Невидимая брань (Никодим Святогорец)/1892 (ДО)/Часть 1/Глава 26

[108]

Глава двадцать шестая.

Какъ исправлять воображеніе и память.


Сказавши объ управленіи внѣшними чувствами, слѣдуетъ намъ сказать теперь и о томъ, какъ управляться съ воображеніемъ и памятью; потому что, и по мнѣнію всѣхъ почти философовъ, воображеніе и память суть не что иное, какъ отпечатлѣніе всѣхъ тѣхъ чувственныхъ предметовъ, которые мы видѣли, слышали, обоняли, вкушали, осязали. Можно сказать, что воображеніе и память суть одно внутреннее общее чувство, которое воображаетъ и помнитъ все, что внѣшнимъ пяти чувствамъ пришлось прежде того перечувствовать. И нѣкоторымъ образомъ внѣшнія чувства и чувственные предметы походятъ на печать, а воображеніе на отпечатлѣніе печати. [109]

Даны же намъ воображеніе и память для того, чтобъ мы пользовались ихъ услугами, когда внѣшнія наши чувства покоются, и мы не имѣемъ предъ собой тѣхъ чувственныхъ предметовъ, которые прошли чрезъ наши чувства и отпечатлѣлись въ нихъ (воображеніи и памяти). Не имѣя возможности всегда имѣть передъ собой предметы нами видѣнные, слышанные, внушенные, обонянные и обязанные, мы вызываемъ ихъ предъ свое сознаніе посредствомъ воображенія и памяти, въ коихъ они отпечатлѣлись, и такимъ образомъ разсматриваемъ ихъ и обсуждаемъ, какъ-бы они и внѣшно присущи были намъ.
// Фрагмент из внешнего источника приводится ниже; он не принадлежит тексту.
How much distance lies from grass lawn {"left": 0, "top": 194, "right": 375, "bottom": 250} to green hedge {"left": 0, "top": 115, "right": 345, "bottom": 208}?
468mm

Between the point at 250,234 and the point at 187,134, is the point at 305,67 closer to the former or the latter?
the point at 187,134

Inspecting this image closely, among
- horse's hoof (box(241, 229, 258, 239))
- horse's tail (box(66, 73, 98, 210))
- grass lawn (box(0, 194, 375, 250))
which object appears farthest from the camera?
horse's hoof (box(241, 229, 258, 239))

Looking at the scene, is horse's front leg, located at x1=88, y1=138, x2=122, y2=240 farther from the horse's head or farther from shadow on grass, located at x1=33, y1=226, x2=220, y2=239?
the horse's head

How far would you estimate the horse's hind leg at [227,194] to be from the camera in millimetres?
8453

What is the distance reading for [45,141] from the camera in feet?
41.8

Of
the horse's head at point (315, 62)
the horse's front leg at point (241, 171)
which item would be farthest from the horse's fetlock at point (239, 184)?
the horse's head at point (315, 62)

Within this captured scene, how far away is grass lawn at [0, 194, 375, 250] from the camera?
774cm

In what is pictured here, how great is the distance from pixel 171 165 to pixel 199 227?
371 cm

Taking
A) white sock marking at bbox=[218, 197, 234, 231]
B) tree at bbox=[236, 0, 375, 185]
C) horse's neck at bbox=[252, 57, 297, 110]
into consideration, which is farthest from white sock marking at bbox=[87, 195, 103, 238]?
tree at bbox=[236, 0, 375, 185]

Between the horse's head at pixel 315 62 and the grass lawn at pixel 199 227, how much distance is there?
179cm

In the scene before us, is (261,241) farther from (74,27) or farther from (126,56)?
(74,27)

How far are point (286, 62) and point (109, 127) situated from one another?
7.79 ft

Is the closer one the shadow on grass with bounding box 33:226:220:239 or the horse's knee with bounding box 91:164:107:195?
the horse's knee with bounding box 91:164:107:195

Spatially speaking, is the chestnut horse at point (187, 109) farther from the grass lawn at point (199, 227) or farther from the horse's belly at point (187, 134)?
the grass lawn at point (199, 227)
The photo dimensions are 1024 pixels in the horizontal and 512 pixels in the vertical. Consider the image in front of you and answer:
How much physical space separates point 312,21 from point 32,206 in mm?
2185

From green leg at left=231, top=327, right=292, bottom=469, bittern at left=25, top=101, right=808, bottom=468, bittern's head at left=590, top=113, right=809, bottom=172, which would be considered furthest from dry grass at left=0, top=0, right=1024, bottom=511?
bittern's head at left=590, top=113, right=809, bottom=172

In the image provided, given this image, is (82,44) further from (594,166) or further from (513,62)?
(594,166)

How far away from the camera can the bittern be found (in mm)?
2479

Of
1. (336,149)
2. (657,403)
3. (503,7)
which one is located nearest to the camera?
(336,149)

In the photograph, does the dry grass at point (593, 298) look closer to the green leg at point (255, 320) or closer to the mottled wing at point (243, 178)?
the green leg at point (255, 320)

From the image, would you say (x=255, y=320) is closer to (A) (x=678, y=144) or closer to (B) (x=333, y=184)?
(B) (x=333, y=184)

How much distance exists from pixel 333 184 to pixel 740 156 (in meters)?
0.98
Напримѣръ, побывалъ ты нѣкогда въ Смирнѣ и потомъ опять выбылъ оттуда, и больше уже не видишь ее внѣшнимъ чувствомъ очей своихъ; однакожъ, когда захочешь, представляешь себѣ Смирну внутреннимъ своимъ чувствомъ, т.-е. воображеніемъ и памятью, представляешь и снова пересматриваешь ее, какъ она есть, въ собственномъ ея видѣ, величинѣ и расположеніи. Это не то значитъ, чтобъ душа твоя выходила изъ тебя и перешла въ Смирну, какъ думаютъ нѣкіе неучи; но ты самъ въ себѣ видишь образъ Смирны, въ тебѣ отпечатлѣвшійся.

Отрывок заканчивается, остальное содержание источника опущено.